Walker for HOF? Canadians say 'yes'

January 22nd, 2020

TORONTO -- There was perhaps no more captivated audience for the 2020 Baseball Hall of Fame election results than the Canadian Baseball community.

’s 10th year on the ballot was the final opportunity for the best position player the country has ever seen to be voted into the Hall, and with 76.6 percent of the vote from the Baseball Writers' Association of America, the 53-year-old will become just Canada’s second member and first in almost 30 years, after Ferguson Jenkins was inducted in 1991.

“It would be a big moment for all of us,” four-time All-Star and 2006 American League Most Valuable Player Award winner Justin Morneau said at Baseball Canada’s annual banquet and fundraiser earlier this month. “Fergie Jenkins is in there -- but to have a position player in there who represents Canada so well, I would obviously not be as proud as him, but I would be as close as you can get because he means that much to everybody who’s come into contact with him.”

Beyond a 17-year Major League playing career with the Expos, Rockies and Cardinals that saw the right fielder from Maple Ridge, British Columbia, win three National League batting titles, take home one home run crown, amass seven Gold Glove Awards, three Silver Slugger Awards and the 1997 NL MVP honor, Walker has represented his home country on and off the field with Team Canada.

It is because of all that he has done for the hockey-loving nation and his dedication to future generations of Canadian baseball players that everyone who is part of the family that Baseball Canada has created is so excited to see its hero recognized by the game’s wider audience.

“This is truly an amazing moment for Canadian baseball and Canadian baseball fans, but most importantly for Larry Walker and his family,” Baseball Canada’s director of national teams Greg Hamilton said. “Larry was a tremendous talent on the baseball field and was an athlete that young Canadian ballplayers could look up to and someone Canadians from coast to coast were thrilled to call their own.
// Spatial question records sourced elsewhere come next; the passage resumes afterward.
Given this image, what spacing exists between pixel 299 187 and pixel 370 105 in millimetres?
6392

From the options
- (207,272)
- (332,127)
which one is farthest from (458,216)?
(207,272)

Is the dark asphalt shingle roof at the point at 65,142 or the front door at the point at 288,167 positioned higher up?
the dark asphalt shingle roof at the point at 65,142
“A proud Canadian who still impacts the game north of the border through his association with our national team, Baseball Canada could not be more proud for Larry on achieving this honour that he so richly deserves.”

Walker’s on-field resume is highlighted by more than a decade of dominance in which he was one of baseball’s best all-around players. He amassed a career WAR of 72.7 over a big league career that spanned from 1989 to 2005. During that time, only four players produced higher WAR -- Barry Bonds, Ken Griffey Jr., Alex Rodriguez and Jeff Bagwell. Derek Jeter -- who was elected into the Hall of Fame this year, his first on the ballot -- totaled a career WAR of 72.4, and took 759 more games to reach that number.
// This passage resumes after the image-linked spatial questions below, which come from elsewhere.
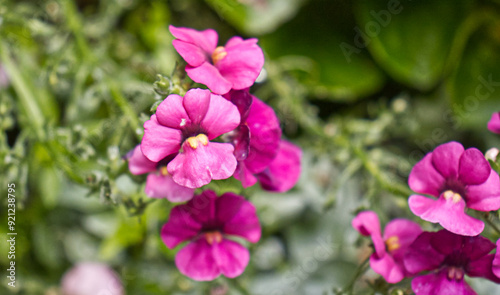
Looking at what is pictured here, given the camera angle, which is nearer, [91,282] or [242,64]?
[242,64]

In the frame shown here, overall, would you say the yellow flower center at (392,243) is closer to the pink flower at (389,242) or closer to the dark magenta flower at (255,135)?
the pink flower at (389,242)

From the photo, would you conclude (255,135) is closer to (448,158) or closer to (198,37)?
→ (198,37)

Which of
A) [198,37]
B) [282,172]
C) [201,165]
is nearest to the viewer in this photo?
[201,165]

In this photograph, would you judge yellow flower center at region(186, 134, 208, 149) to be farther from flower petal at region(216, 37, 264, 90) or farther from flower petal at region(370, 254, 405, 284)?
flower petal at region(370, 254, 405, 284)

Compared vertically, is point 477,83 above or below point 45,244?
above

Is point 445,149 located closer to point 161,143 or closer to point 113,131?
point 161,143

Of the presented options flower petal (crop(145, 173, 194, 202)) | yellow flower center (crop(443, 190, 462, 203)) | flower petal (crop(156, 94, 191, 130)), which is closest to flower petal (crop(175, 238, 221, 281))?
flower petal (crop(145, 173, 194, 202))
“Larry was a guy who went about his business at everything he did. But when you saw him in a game environment, that’s when you really noticed how special he was,” said Joe Siddall, Walker’s former Expos teammate and fellow countryman. “It wasn’t the obvious things. It was the game within the game … all the little intricacies of the game that I appreciated so much as a catcher.

“Those are the things that I think of more than anything about Larry Walker that other people overlook a little bit because of the great things that he did. The guy was a pretty darn good player all-around, and the numbers back it up. It’s not a subjective thing."
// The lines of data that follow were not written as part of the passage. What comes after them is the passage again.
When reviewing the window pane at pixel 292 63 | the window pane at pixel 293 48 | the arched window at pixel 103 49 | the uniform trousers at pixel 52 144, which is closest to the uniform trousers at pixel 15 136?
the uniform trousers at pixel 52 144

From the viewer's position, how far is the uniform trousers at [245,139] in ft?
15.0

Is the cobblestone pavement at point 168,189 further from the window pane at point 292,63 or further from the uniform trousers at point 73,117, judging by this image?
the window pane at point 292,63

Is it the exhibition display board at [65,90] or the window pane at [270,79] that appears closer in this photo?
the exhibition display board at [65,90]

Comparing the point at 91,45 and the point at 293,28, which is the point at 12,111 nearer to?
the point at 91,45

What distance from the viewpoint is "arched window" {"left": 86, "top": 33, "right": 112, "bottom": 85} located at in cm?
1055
Added Morneau, “He could do everything. He could take the game over in any aspect. If you need him to steal a base, throw a runner out, he had as good an arm as anybody, he had a quick release, Gold Gloves, he was so impressive. And then he could hit with anybody in the league. He really was a five-tool player who could impact the game in so many different ways.”

In order to reach the required number of votes in his final year on the ballot, Walker needed to make the biggest three-year surge in voting since Herb Pennock went from 18.2 percent to 77.7 percent in 1948. Before his 76.6 percent total this year, Walker received 54.6 percent of the votes last year, a jump from the 34.1 percent he received the previous year, and the 21.9 percent he got in 2017.

“It would be amazing to have a player of his calibre representing Canada in the Hall,” former Rockies hurler and fellow BC native Jeff Francis said. “I grew up playing on Larry Walker Field, so it was just a fact of life that he was a star. But you look at the wave of Canadian players coming into the big leagues, and they’re all young now. So to be able to start that wave with one of our older generation players going into the Hall of Fame would be huge.”